It must be said, it’s quite fitting that Singapore’s latest striking talent has the name he does. Zikos Vasileios Chua, a name reflective of a unique amalgamation of cultures, both East and West, and one which perfectly encapsulates the hybridity of a boy who’s spent half his life in Northern Greece, and the other half in sunny Pasir Ris.
Growing up in Kastoria, a 16-hour flight from the Lion City, the first 10 years of Zikos’ life were a far cry from the hustle bustle of life in Singapore. From warm summers to chilling winters and picturesque scenery to boot, the striker spent much of his childhood enjoying kickabouts with an almost postcard-like backdrop.
“It was very different from here, for sure. Here, the life is very fast-paced, but over there it was very slow,” he told Goal in an exclusive interview.
“Life is very nice there, very enjoyable. Especially the town I was living in, it’s such a small town and a great environment. You had the change of seasons which I really like, and there was more ‘kampung spirit’ because there are fewer people in town so everyone knows each other. I really enjoyed my time there, and it’s definitely shaped me into who I am today,” he continued.
Having been a football fanatic since he was a child, the boyhood Manchester United fan and current Geylang star has been scoring goals for as long as he can remember. From kindergarten backyards to Jalan Besar Stadium, he’s been there, done that.
“Ever since I can remember, the only thing on my mind was football. That was my biggest interest. I remember in kindergarten in Greece I would play outside the school during recess with my friends and we’d use metal gates of the school as the goal! That’s one of the first experiences that I remember playing football,” he explained.
“For me, my childhood idol, and still, was always Cristiano Ronaldo. That’s why I started watching football, it was really everything about him.
"His style, his confidence, his stance, the dribbling, I think he’s a great prototype as to how a professional footballer should be, because he’s evolved a lot. He has improved, he’s changed through the years. Obviously, everyone talks about his work ethic, which every player should have.
"But as the years have gone by, I’ve tried to model my game after players who have more similar traits to me, like Zlatan or Lewandowski.”
Despite living predominantly in Greece though, Zikos and family were no strangers to Singapore. With a Singaporean father and a Greek mother, Zikos would visit the Little Red Dot once a year during his summer holidays, to catch up with his Singaporean relatives. Jumping from the sleepy town of Kastoria to a mega-city like Singapore was indeed awe-inducing for the youngster at the time.

» **GIVEN TASK**: Write the next part of the feature on the footballer Zikos Vasileios Chua, picking up after its final sentence.

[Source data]
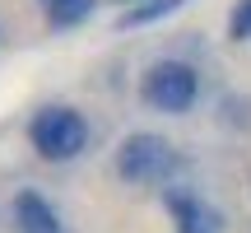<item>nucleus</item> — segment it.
<instances>
[{"label":"nucleus","mask_w":251,"mask_h":233,"mask_svg":"<svg viewBox=\"0 0 251 233\" xmlns=\"http://www.w3.org/2000/svg\"><path fill=\"white\" fill-rule=\"evenodd\" d=\"M93 5L98 0H51L47 5V24L51 28H75V24H84L93 14Z\"/></svg>","instance_id":"0eeeda50"},{"label":"nucleus","mask_w":251,"mask_h":233,"mask_svg":"<svg viewBox=\"0 0 251 233\" xmlns=\"http://www.w3.org/2000/svg\"><path fill=\"white\" fill-rule=\"evenodd\" d=\"M163 205H168L177 233H219L224 229V215L209 201H200L191 187H163Z\"/></svg>","instance_id":"20e7f679"},{"label":"nucleus","mask_w":251,"mask_h":233,"mask_svg":"<svg viewBox=\"0 0 251 233\" xmlns=\"http://www.w3.org/2000/svg\"><path fill=\"white\" fill-rule=\"evenodd\" d=\"M117 5H126V9H130V5H140V0H117Z\"/></svg>","instance_id":"1a4fd4ad"},{"label":"nucleus","mask_w":251,"mask_h":233,"mask_svg":"<svg viewBox=\"0 0 251 233\" xmlns=\"http://www.w3.org/2000/svg\"><path fill=\"white\" fill-rule=\"evenodd\" d=\"M140 98L149 103L153 112H168V116H181L196 108L200 98V75L196 65L186 61H153L140 80Z\"/></svg>","instance_id":"7ed1b4c3"},{"label":"nucleus","mask_w":251,"mask_h":233,"mask_svg":"<svg viewBox=\"0 0 251 233\" xmlns=\"http://www.w3.org/2000/svg\"><path fill=\"white\" fill-rule=\"evenodd\" d=\"M191 0H140V5L121 9L117 14V28H144V24H158V19L177 14V9H186Z\"/></svg>","instance_id":"423d86ee"},{"label":"nucleus","mask_w":251,"mask_h":233,"mask_svg":"<svg viewBox=\"0 0 251 233\" xmlns=\"http://www.w3.org/2000/svg\"><path fill=\"white\" fill-rule=\"evenodd\" d=\"M42 5H51V0H42Z\"/></svg>","instance_id":"9d476101"},{"label":"nucleus","mask_w":251,"mask_h":233,"mask_svg":"<svg viewBox=\"0 0 251 233\" xmlns=\"http://www.w3.org/2000/svg\"><path fill=\"white\" fill-rule=\"evenodd\" d=\"M28 140H33V149L47 163H70V159H79L89 149V121L70 103H47L28 121Z\"/></svg>","instance_id":"f257e3e1"},{"label":"nucleus","mask_w":251,"mask_h":233,"mask_svg":"<svg viewBox=\"0 0 251 233\" xmlns=\"http://www.w3.org/2000/svg\"><path fill=\"white\" fill-rule=\"evenodd\" d=\"M228 37H233V42H251V0H237V5H233Z\"/></svg>","instance_id":"6e6552de"},{"label":"nucleus","mask_w":251,"mask_h":233,"mask_svg":"<svg viewBox=\"0 0 251 233\" xmlns=\"http://www.w3.org/2000/svg\"><path fill=\"white\" fill-rule=\"evenodd\" d=\"M9 215H14L19 233H65L61 215L51 210V201H47L42 191H19V196L9 201Z\"/></svg>","instance_id":"39448f33"},{"label":"nucleus","mask_w":251,"mask_h":233,"mask_svg":"<svg viewBox=\"0 0 251 233\" xmlns=\"http://www.w3.org/2000/svg\"><path fill=\"white\" fill-rule=\"evenodd\" d=\"M181 168V154L172 149V140L153 131H130L117 145V177L130 182V187H158V182H172Z\"/></svg>","instance_id":"f03ea898"}]
</instances>
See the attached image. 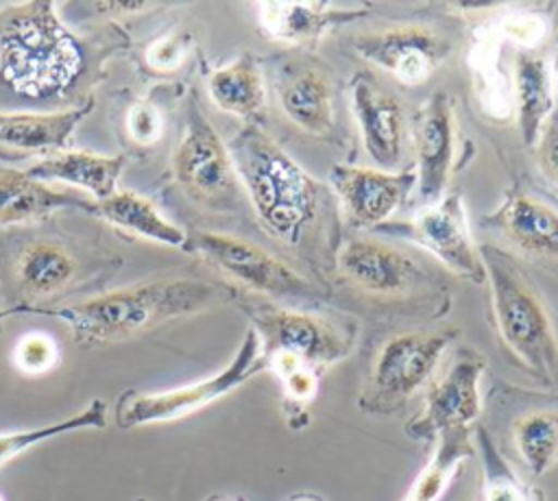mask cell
I'll return each mask as SVG.
<instances>
[{"mask_svg":"<svg viewBox=\"0 0 558 501\" xmlns=\"http://www.w3.org/2000/svg\"><path fill=\"white\" fill-rule=\"evenodd\" d=\"M257 24L268 39L286 46H314L331 28L368 13V7H336L329 2H262Z\"/></svg>","mask_w":558,"mask_h":501,"instance_id":"obj_20","label":"cell"},{"mask_svg":"<svg viewBox=\"0 0 558 501\" xmlns=\"http://www.w3.org/2000/svg\"><path fill=\"white\" fill-rule=\"evenodd\" d=\"M286 501H325V499H320V497L314 494V492H301V494H294V497H290V499H286Z\"/></svg>","mask_w":558,"mask_h":501,"instance_id":"obj_38","label":"cell"},{"mask_svg":"<svg viewBox=\"0 0 558 501\" xmlns=\"http://www.w3.org/2000/svg\"><path fill=\"white\" fill-rule=\"evenodd\" d=\"M349 96L366 155L379 170L392 172L399 166L408 142L403 105L368 72H357L351 78Z\"/></svg>","mask_w":558,"mask_h":501,"instance_id":"obj_14","label":"cell"},{"mask_svg":"<svg viewBox=\"0 0 558 501\" xmlns=\"http://www.w3.org/2000/svg\"><path fill=\"white\" fill-rule=\"evenodd\" d=\"M59 362V346L46 333H26L13 349V364L24 375H44Z\"/></svg>","mask_w":558,"mask_h":501,"instance_id":"obj_33","label":"cell"},{"mask_svg":"<svg viewBox=\"0 0 558 501\" xmlns=\"http://www.w3.org/2000/svg\"><path fill=\"white\" fill-rule=\"evenodd\" d=\"M408 235L453 274L469 279L471 283L486 281L480 248L473 242L460 192L442 194L436 203L423 207L412 218Z\"/></svg>","mask_w":558,"mask_h":501,"instance_id":"obj_13","label":"cell"},{"mask_svg":"<svg viewBox=\"0 0 558 501\" xmlns=\"http://www.w3.org/2000/svg\"><path fill=\"white\" fill-rule=\"evenodd\" d=\"M495 30L499 33L501 39H508L525 50H532L543 41L547 33V22L543 15L534 11H512L495 24Z\"/></svg>","mask_w":558,"mask_h":501,"instance_id":"obj_34","label":"cell"},{"mask_svg":"<svg viewBox=\"0 0 558 501\" xmlns=\"http://www.w3.org/2000/svg\"><path fill=\"white\" fill-rule=\"evenodd\" d=\"M190 35L185 33H177V35H166L155 39L148 50H146V61L153 70L159 72H172L181 65V61L185 59L187 50H190Z\"/></svg>","mask_w":558,"mask_h":501,"instance_id":"obj_35","label":"cell"},{"mask_svg":"<svg viewBox=\"0 0 558 501\" xmlns=\"http://www.w3.org/2000/svg\"><path fill=\"white\" fill-rule=\"evenodd\" d=\"M501 41L504 39L493 26L488 30H482L471 52L473 76L477 78L475 91L484 102V109L493 115H508L512 109V91L506 85V76L499 61Z\"/></svg>","mask_w":558,"mask_h":501,"instance_id":"obj_30","label":"cell"},{"mask_svg":"<svg viewBox=\"0 0 558 501\" xmlns=\"http://www.w3.org/2000/svg\"><path fill=\"white\" fill-rule=\"evenodd\" d=\"M92 109L94 98L81 107L50 113H0V150L61 152L74 129Z\"/></svg>","mask_w":558,"mask_h":501,"instance_id":"obj_23","label":"cell"},{"mask_svg":"<svg viewBox=\"0 0 558 501\" xmlns=\"http://www.w3.org/2000/svg\"><path fill=\"white\" fill-rule=\"evenodd\" d=\"M205 501H242L240 497H229V494H211Z\"/></svg>","mask_w":558,"mask_h":501,"instance_id":"obj_39","label":"cell"},{"mask_svg":"<svg viewBox=\"0 0 558 501\" xmlns=\"http://www.w3.org/2000/svg\"><path fill=\"white\" fill-rule=\"evenodd\" d=\"M475 453L471 431L458 429L440 433L434 440V451L418 471L401 501H440L453 481L458 468Z\"/></svg>","mask_w":558,"mask_h":501,"instance_id":"obj_27","label":"cell"},{"mask_svg":"<svg viewBox=\"0 0 558 501\" xmlns=\"http://www.w3.org/2000/svg\"><path fill=\"white\" fill-rule=\"evenodd\" d=\"M235 174L262 227L299 246L318 220L323 187L262 126H242L227 144Z\"/></svg>","mask_w":558,"mask_h":501,"instance_id":"obj_2","label":"cell"},{"mask_svg":"<svg viewBox=\"0 0 558 501\" xmlns=\"http://www.w3.org/2000/svg\"><path fill=\"white\" fill-rule=\"evenodd\" d=\"M517 250L558 264V209L530 194H508L504 203L484 218Z\"/></svg>","mask_w":558,"mask_h":501,"instance_id":"obj_19","label":"cell"},{"mask_svg":"<svg viewBox=\"0 0 558 501\" xmlns=\"http://www.w3.org/2000/svg\"><path fill=\"white\" fill-rule=\"evenodd\" d=\"M329 181L353 224L381 227L410 196L416 172L336 163L329 170Z\"/></svg>","mask_w":558,"mask_h":501,"instance_id":"obj_16","label":"cell"},{"mask_svg":"<svg viewBox=\"0 0 558 501\" xmlns=\"http://www.w3.org/2000/svg\"><path fill=\"white\" fill-rule=\"evenodd\" d=\"M233 288L187 277H163L118 288L81 303L33 309L31 316L63 320L78 344L131 340L170 320L185 318L231 301Z\"/></svg>","mask_w":558,"mask_h":501,"instance_id":"obj_1","label":"cell"},{"mask_svg":"<svg viewBox=\"0 0 558 501\" xmlns=\"http://www.w3.org/2000/svg\"><path fill=\"white\" fill-rule=\"evenodd\" d=\"M416 190L432 205L447 190L456 157V115L447 94H432L414 115Z\"/></svg>","mask_w":558,"mask_h":501,"instance_id":"obj_18","label":"cell"},{"mask_svg":"<svg viewBox=\"0 0 558 501\" xmlns=\"http://www.w3.org/2000/svg\"><path fill=\"white\" fill-rule=\"evenodd\" d=\"M355 52L403 85L425 83L449 57L451 44L423 24H401L357 35Z\"/></svg>","mask_w":558,"mask_h":501,"instance_id":"obj_12","label":"cell"},{"mask_svg":"<svg viewBox=\"0 0 558 501\" xmlns=\"http://www.w3.org/2000/svg\"><path fill=\"white\" fill-rule=\"evenodd\" d=\"M556 68H558V59H556Z\"/></svg>","mask_w":558,"mask_h":501,"instance_id":"obj_43","label":"cell"},{"mask_svg":"<svg viewBox=\"0 0 558 501\" xmlns=\"http://www.w3.org/2000/svg\"><path fill=\"white\" fill-rule=\"evenodd\" d=\"M107 266H120L96 248L59 231H13L0 240V288L13 303V316H31L50 307L89 281L105 277Z\"/></svg>","mask_w":558,"mask_h":501,"instance_id":"obj_3","label":"cell"},{"mask_svg":"<svg viewBox=\"0 0 558 501\" xmlns=\"http://www.w3.org/2000/svg\"><path fill=\"white\" fill-rule=\"evenodd\" d=\"M0 501H4V497H2V494H0Z\"/></svg>","mask_w":558,"mask_h":501,"instance_id":"obj_42","label":"cell"},{"mask_svg":"<svg viewBox=\"0 0 558 501\" xmlns=\"http://www.w3.org/2000/svg\"><path fill=\"white\" fill-rule=\"evenodd\" d=\"M185 248L198 253L227 279L238 281L253 292L292 301H314L318 296L316 285H312L301 272L244 237L216 231H194L187 233Z\"/></svg>","mask_w":558,"mask_h":501,"instance_id":"obj_8","label":"cell"},{"mask_svg":"<svg viewBox=\"0 0 558 501\" xmlns=\"http://www.w3.org/2000/svg\"><path fill=\"white\" fill-rule=\"evenodd\" d=\"M94 200L54 190L26 174V170L0 168V229H17L50 218L59 209L89 211Z\"/></svg>","mask_w":558,"mask_h":501,"instance_id":"obj_21","label":"cell"},{"mask_svg":"<svg viewBox=\"0 0 558 501\" xmlns=\"http://www.w3.org/2000/svg\"><path fill=\"white\" fill-rule=\"evenodd\" d=\"M172 176L198 205L229 209L238 203L240 181L229 148L196 105L190 107L185 131L172 152Z\"/></svg>","mask_w":558,"mask_h":501,"instance_id":"obj_9","label":"cell"},{"mask_svg":"<svg viewBox=\"0 0 558 501\" xmlns=\"http://www.w3.org/2000/svg\"><path fill=\"white\" fill-rule=\"evenodd\" d=\"M484 366L480 353L460 349L447 370L429 386L423 410L408 423L405 433L418 442H434L447 431H471L482 414Z\"/></svg>","mask_w":558,"mask_h":501,"instance_id":"obj_11","label":"cell"},{"mask_svg":"<svg viewBox=\"0 0 558 501\" xmlns=\"http://www.w3.org/2000/svg\"><path fill=\"white\" fill-rule=\"evenodd\" d=\"M83 70V50L52 2L0 9V81L28 98L65 94Z\"/></svg>","mask_w":558,"mask_h":501,"instance_id":"obj_4","label":"cell"},{"mask_svg":"<svg viewBox=\"0 0 558 501\" xmlns=\"http://www.w3.org/2000/svg\"><path fill=\"white\" fill-rule=\"evenodd\" d=\"M122 155H98L87 150H61L26 168V174L41 183H70L105 200L116 194L118 179L124 170Z\"/></svg>","mask_w":558,"mask_h":501,"instance_id":"obj_22","label":"cell"},{"mask_svg":"<svg viewBox=\"0 0 558 501\" xmlns=\"http://www.w3.org/2000/svg\"><path fill=\"white\" fill-rule=\"evenodd\" d=\"M9 316H13V309H11V307H4V309H0V322H2L4 318H9Z\"/></svg>","mask_w":558,"mask_h":501,"instance_id":"obj_40","label":"cell"},{"mask_svg":"<svg viewBox=\"0 0 558 501\" xmlns=\"http://www.w3.org/2000/svg\"><path fill=\"white\" fill-rule=\"evenodd\" d=\"M477 442L482 457L480 501H532L525 486L517 479L514 471L482 427L477 429Z\"/></svg>","mask_w":558,"mask_h":501,"instance_id":"obj_31","label":"cell"},{"mask_svg":"<svg viewBox=\"0 0 558 501\" xmlns=\"http://www.w3.org/2000/svg\"><path fill=\"white\" fill-rule=\"evenodd\" d=\"M453 340L451 331H403L377 351L357 407L371 416L399 412L434 375Z\"/></svg>","mask_w":558,"mask_h":501,"instance_id":"obj_7","label":"cell"},{"mask_svg":"<svg viewBox=\"0 0 558 501\" xmlns=\"http://www.w3.org/2000/svg\"><path fill=\"white\" fill-rule=\"evenodd\" d=\"M163 120L155 105L150 102H135L126 113V131L133 142L142 146H150L161 137Z\"/></svg>","mask_w":558,"mask_h":501,"instance_id":"obj_36","label":"cell"},{"mask_svg":"<svg viewBox=\"0 0 558 501\" xmlns=\"http://www.w3.org/2000/svg\"><path fill=\"white\" fill-rule=\"evenodd\" d=\"M512 447L532 477L545 475L558 462V410H532L512 423Z\"/></svg>","mask_w":558,"mask_h":501,"instance_id":"obj_28","label":"cell"},{"mask_svg":"<svg viewBox=\"0 0 558 501\" xmlns=\"http://www.w3.org/2000/svg\"><path fill=\"white\" fill-rule=\"evenodd\" d=\"M336 266L342 279L375 296H401L425 281V270L410 253L373 237L342 242Z\"/></svg>","mask_w":558,"mask_h":501,"instance_id":"obj_15","label":"cell"},{"mask_svg":"<svg viewBox=\"0 0 558 501\" xmlns=\"http://www.w3.org/2000/svg\"><path fill=\"white\" fill-rule=\"evenodd\" d=\"M536 152H538V166L543 174L558 185V109L549 115L536 142Z\"/></svg>","mask_w":558,"mask_h":501,"instance_id":"obj_37","label":"cell"},{"mask_svg":"<svg viewBox=\"0 0 558 501\" xmlns=\"http://www.w3.org/2000/svg\"><path fill=\"white\" fill-rule=\"evenodd\" d=\"M135 501H148V499H135Z\"/></svg>","mask_w":558,"mask_h":501,"instance_id":"obj_41","label":"cell"},{"mask_svg":"<svg viewBox=\"0 0 558 501\" xmlns=\"http://www.w3.org/2000/svg\"><path fill=\"white\" fill-rule=\"evenodd\" d=\"M266 370V362L262 355V344L255 329L248 327L238 351L229 359L225 368L216 375L198 379L194 383H185L172 390L161 392H137L126 390L116 401V425L120 429H135L155 423H170L185 418L222 396L238 390L242 383L253 379L255 375Z\"/></svg>","mask_w":558,"mask_h":501,"instance_id":"obj_6","label":"cell"},{"mask_svg":"<svg viewBox=\"0 0 558 501\" xmlns=\"http://www.w3.org/2000/svg\"><path fill=\"white\" fill-rule=\"evenodd\" d=\"M107 425V405L100 399H92L81 412L54 420L50 425L33 427V429H20V431H7L0 433V468H4L9 462L26 453L28 449L52 440L57 436H65L72 431H83V429H102Z\"/></svg>","mask_w":558,"mask_h":501,"instance_id":"obj_29","label":"cell"},{"mask_svg":"<svg viewBox=\"0 0 558 501\" xmlns=\"http://www.w3.org/2000/svg\"><path fill=\"white\" fill-rule=\"evenodd\" d=\"M248 314L264 357L286 353L320 370L342 362L353 351V329L325 316L275 305H255L248 307Z\"/></svg>","mask_w":558,"mask_h":501,"instance_id":"obj_10","label":"cell"},{"mask_svg":"<svg viewBox=\"0 0 558 501\" xmlns=\"http://www.w3.org/2000/svg\"><path fill=\"white\" fill-rule=\"evenodd\" d=\"M480 257L504 349L527 375L558 388V333L541 294L506 250L484 244Z\"/></svg>","mask_w":558,"mask_h":501,"instance_id":"obj_5","label":"cell"},{"mask_svg":"<svg viewBox=\"0 0 558 501\" xmlns=\"http://www.w3.org/2000/svg\"><path fill=\"white\" fill-rule=\"evenodd\" d=\"M275 96L288 120L303 133L327 137L336 129L333 85L329 74L307 57H290L272 76Z\"/></svg>","mask_w":558,"mask_h":501,"instance_id":"obj_17","label":"cell"},{"mask_svg":"<svg viewBox=\"0 0 558 501\" xmlns=\"http://www.w3.org/2000/svg\"><path fill=\"white\" fill-rule=\"evenodd\" d=\"M512 107L517 109V124L523 146H536L556 107L549 65L532 50H521L514 59Z\"/></svg>","mask_w":558,"mask_h":501,"instance_id":"obj_24","label":"cell"},{"mask_svg":"<svg viewBox=\"0 0 558 501\" xmlns=\"http://www.w3.org/2000/svg\"><path fill=\"white\" fill-rule=\"evenodd\" d=\"M89 213L137 237H146L163 246L185 248L187 242V233L170 222L153 200L129 190L116 192L105 200H94Z\"/></svg>","mask_w":558,"mask_h":501,"instance_id":"obj_25","label":"cell"},{"mask_svg":"<svg viewBox=\"0 0 558 501\" xmlns=\"http://www.w3.org/2000/svg\"><path fill=\"white\" fill-rule=\"evenodd\" d=\"M264 362H266V370H270L277 377L279 386L283 390V396L290 403L305 407L316 399L320 377L314 366L305 364L299 357L286 355V353L266 355Z\"/></svg>","mask_w":558,"mask_h":501,"instance_id":"obj_32","label":"cell"},{"mask_svg":"<svg viewBox=\"0 0 558 501\" xmlns=\"http://www.w3.org/2000/svg\"><path fill=\"white\" fill-rule=\"evenodd\" d=\"M207 91L218 109L244 120H255L266 102V78L259 61L251 52H242L231 63L209 74Z\"/></svg>","mask_w":558,"mask_h":501,"instance_id":"obj_26","label":"cell"}]
</instances>
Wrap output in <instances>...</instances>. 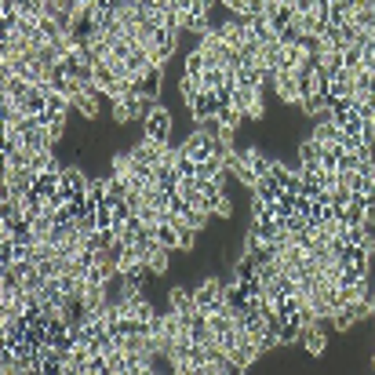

» **ANSWER**:
“Whenever I came here, I was just amazed by everything. In Greece, you don’t see all these skyscrapers, especially where I’m from. One thing I remember boasting about was how there’s a boat on top of Marina Bay Sands! I was like, guys, this is the best thing I’ve ever seen!” he exclaimed.
However, Zikos’ life was about to take a dramatic turn. He recalls his mother entering his room in Kastoria on a cold night in December 2012, and uttered the words that would send him into a short spiral of sadness and despair: ‘We’ll be leaving here’.
His father had already left Greece six months prior to look for a job in Singapore, and with the family’s move all but confirmed, the 10-year-old was left devastated at the thought of leaving all his friends and family behind.
“It felt surreal,” he said. “Kastoria was all I’d known, and that lifestyle was all I’d known. I have so many friends here, I have my grandpa, it was my whole life.”
Nonetheless, it was sadness tinged with a shade of excitement at the prospect of seeing his father for the first time in months, and reuniting with his Singaporean relatives. As Zikos was soon to learn though, the culture shock at moving from a relaxed Greek town to an incredibly fast-paced city was no joke.
“The biggest (shock) was the studies!” he recalled. “I was so used to being the top student in Greece, and when I came here, I was horrible, and I remember crying a lot and feeling very down."
Eventually, things started looking up for the youngster. He graduated from Tanjong Katong Secondary in 2018 with an impressive L1R5 of eight points, gaining entry into Nanyang Junior College. That same year, he was offered an Under-19 contract by Geylang International head coach Noor Ali, who had coached him back at Tanjong Katong. With the offer from Geylang promising the chance to train with the senior team, it was a huge opportunity for the then 16-year-old, who had done remarkably well to juggle his academics with his football.
“The initial deal with Coach Noor was for me to join the U-19s and play for them, but I’d get to train with the first team, sporadically at the time. It was a big opportunity for me,” he said.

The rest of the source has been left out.